Exercise goal → Output the stretch from the line containing "What measurement of" through the line containing "22133 millimetres" of the data below as a Markdown table with columns Row and Line, giving each line a row number and leaving out blank lines.

[START]

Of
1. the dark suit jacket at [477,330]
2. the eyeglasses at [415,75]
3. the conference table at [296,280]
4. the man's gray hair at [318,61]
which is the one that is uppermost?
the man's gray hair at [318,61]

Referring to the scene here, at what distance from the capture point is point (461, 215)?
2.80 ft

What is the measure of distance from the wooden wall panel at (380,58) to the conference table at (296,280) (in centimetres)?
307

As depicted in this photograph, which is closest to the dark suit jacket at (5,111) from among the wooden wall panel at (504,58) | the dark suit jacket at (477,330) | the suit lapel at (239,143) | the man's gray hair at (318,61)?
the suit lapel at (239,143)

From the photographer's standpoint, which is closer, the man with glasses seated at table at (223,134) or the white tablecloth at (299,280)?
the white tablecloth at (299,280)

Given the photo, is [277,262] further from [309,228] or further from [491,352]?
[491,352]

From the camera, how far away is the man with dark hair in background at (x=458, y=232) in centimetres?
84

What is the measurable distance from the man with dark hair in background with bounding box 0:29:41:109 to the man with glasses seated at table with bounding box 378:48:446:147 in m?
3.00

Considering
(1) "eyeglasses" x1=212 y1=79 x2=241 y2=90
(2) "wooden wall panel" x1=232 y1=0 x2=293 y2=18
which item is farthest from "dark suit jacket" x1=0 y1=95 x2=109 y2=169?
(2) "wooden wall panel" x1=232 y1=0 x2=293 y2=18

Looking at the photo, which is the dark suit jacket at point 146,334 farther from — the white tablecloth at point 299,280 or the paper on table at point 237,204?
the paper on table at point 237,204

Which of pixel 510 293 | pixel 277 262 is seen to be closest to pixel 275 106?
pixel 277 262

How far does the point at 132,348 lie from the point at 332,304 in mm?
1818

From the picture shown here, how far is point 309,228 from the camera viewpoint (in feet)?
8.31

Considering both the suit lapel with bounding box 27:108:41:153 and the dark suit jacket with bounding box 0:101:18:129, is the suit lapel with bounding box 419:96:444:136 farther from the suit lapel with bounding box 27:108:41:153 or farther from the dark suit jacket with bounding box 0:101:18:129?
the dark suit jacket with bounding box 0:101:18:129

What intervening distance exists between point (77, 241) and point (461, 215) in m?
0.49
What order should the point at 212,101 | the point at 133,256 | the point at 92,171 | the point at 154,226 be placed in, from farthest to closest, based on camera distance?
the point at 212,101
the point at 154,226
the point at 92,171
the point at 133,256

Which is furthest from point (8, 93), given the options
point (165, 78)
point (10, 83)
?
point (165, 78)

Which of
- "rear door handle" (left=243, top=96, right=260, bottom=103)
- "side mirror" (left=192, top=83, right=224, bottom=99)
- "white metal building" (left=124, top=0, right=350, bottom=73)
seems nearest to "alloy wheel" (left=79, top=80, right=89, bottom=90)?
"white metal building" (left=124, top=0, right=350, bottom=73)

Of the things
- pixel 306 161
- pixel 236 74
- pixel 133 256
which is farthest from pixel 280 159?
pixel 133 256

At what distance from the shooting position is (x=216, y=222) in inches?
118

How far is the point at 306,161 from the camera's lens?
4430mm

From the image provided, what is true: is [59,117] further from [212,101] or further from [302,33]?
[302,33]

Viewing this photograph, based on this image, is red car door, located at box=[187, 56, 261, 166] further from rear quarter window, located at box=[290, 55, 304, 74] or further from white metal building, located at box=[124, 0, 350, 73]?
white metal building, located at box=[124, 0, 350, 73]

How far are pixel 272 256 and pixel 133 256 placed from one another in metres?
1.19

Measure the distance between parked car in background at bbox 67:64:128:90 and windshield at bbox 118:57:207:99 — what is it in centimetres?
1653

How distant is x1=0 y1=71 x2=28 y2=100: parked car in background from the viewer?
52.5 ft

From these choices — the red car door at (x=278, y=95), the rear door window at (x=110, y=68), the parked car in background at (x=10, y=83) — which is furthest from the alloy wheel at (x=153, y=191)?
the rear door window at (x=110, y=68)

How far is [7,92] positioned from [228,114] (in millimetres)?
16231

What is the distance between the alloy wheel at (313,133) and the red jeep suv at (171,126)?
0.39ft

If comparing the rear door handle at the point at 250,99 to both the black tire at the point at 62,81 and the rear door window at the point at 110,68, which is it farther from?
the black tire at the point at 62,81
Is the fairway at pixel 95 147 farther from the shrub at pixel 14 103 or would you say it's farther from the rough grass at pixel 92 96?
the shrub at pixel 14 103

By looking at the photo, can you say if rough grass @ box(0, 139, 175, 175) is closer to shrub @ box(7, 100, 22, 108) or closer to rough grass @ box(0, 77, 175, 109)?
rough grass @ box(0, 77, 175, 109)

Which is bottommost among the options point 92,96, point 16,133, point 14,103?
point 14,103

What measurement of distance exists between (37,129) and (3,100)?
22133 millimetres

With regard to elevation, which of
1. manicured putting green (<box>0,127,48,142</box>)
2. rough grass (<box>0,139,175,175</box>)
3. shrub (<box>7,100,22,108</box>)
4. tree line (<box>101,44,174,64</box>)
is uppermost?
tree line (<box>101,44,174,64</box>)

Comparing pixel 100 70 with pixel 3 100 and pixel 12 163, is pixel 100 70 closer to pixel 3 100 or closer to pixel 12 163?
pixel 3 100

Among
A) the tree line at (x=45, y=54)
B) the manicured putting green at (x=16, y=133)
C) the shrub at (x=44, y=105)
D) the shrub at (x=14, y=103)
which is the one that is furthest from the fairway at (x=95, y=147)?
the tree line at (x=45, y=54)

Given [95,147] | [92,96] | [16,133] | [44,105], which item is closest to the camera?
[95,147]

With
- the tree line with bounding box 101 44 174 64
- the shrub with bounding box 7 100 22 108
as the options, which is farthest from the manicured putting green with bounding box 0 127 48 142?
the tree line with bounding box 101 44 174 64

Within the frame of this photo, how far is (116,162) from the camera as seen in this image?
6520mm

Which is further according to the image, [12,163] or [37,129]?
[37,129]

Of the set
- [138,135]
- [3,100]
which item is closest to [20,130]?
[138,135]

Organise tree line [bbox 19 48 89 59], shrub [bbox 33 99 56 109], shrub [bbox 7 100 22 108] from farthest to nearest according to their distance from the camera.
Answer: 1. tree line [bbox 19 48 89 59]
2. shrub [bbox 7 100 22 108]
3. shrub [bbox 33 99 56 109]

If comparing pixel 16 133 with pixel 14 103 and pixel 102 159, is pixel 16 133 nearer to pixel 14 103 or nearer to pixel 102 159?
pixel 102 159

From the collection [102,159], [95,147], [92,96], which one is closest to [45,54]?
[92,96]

[END]

Output for this exercise →
| Row | Line |
|---|---|
| 1 | What measurement of distance exists between (37,129) and (3,100)? |
| 2 | 22133 millimetres |